Differential reinforcement of other behavior (DRO) delivers a reinforcer whenever a target behavior does not occur during a predetermined interval (Reynold, 1961). The use of DROs in treatment packages for decreasing behaviors has been demonstrated by Conyers et. al, who determined that a whole interval DRO was more effective at decreasing (66-81%) disruptive behaviors in a preschool classroom than a momentary DRO (36-44%) (2003). Cowdery, Iwata, and Pace successfully treated self-injurious behavior, maintained by automatic reinforcement, via a treatment package that included DRO procedure along with a token economy (1990).

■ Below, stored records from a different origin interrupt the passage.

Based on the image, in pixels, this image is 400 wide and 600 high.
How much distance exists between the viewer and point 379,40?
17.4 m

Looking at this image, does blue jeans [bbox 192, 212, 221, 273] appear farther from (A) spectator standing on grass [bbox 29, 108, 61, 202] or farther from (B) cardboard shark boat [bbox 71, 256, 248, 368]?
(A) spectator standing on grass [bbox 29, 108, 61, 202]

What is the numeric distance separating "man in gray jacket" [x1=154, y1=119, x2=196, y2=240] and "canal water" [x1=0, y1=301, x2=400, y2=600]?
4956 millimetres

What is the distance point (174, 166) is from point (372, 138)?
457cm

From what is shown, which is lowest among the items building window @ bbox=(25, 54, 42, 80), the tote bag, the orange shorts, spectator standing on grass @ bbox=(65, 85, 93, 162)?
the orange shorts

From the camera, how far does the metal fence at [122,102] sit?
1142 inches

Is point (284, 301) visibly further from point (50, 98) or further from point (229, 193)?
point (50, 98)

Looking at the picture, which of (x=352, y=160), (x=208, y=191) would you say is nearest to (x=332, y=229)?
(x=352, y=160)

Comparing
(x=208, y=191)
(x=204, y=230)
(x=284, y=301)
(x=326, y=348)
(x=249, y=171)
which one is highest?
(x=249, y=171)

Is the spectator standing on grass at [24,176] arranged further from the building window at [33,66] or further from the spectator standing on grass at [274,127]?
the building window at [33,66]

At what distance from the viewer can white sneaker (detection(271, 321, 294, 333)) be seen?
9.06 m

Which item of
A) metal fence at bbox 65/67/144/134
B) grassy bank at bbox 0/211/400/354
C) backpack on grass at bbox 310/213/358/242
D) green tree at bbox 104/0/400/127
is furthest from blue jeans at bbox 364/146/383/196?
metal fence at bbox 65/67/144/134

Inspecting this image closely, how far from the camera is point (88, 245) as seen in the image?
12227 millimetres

The independent variable was outlined as “Movie Talking” defined as any actual or attempted instance of repeating lines from movies, either in discussion with others or when speaking to self. As well as, “Movie Thinking”: Any instance of laughing to self out of context or engaging in facial expression or body movements out of context and without being instructed to do so.

The dependent variable was outlined as a differential reinforcement procedure with the use of edible and social reinforcement. Delayed reinforcement was also used based permanent product of 5-minute partial interval data collection of intervals without behaviors present, in which the client received a treat at home.

The design was outlined as an ABAB reversal.

 The DRO reinforcement was either a gummy or social reinforcement (high five, hug) chosen by the student each interval. The delayed reinforcement of the permanent product data collection sheet at home decreased the value of scripting in comparison to the student receiving a sweet treat (ice cream) at a delayed time contingent on the number of intervals recorded without scripting. Criteria for receiving the sweet treat first was set at having a total of 5 intervals (baseline data) in which there were 0 rates of scripting in the classroom setting. The criteria were incrementally increased weekly, contingent on the student’s success. The BCBA, after retuning to baseline, made the criteria contingent on a roll of dice that the student could access if they had 10 intervals with 0 rates of scripting for the day. The student needed to have more intervals with 0 rates of scripting than number rolled on the dice to access their sweet treat.


 The participant was a 12-year-old boy with Autism who engaged in scripting behaviors hypothesized to be automatically maintained via ABC data assessment. He attended a Private School and participated in a regular education classroom for 2 hours, 5 days per week.

Results and Discussion

The intervention was determined to be effective at decreasing scripting behaviors from a baseline of 68% of the day, based on 5-minute partial interval recording, to 24%. The delivery of reinforcement via the DRO in school was effective for decreasing scripting behaviors during the client’s regular education math and science classes. During the second baseline phase, the data did overlap with 2 intervention points. The two data points were outliers, both on days when the client returned from their grandparent’s house from the weekend where there is much less structure than his own. IOA was at an average of 82%, collected 10% of sessions. The BCBA determined that the discrepancy in data could be attributed to observer drift of the RBT, who began counting behaviors not included in the “movie thinking” definition. Social validity was not officially collected, but the client’s mom requested at the end of the intervention for the specific procedures so she could use the intervention at church, where the client’s behaviors were increasing. During the short return to baseline, the client expressed that they were upset about not receiving the reinforcement from the RBT and requested that it return. Overall, the intervention was very effective at decreasing covert scripting behaviors in the client.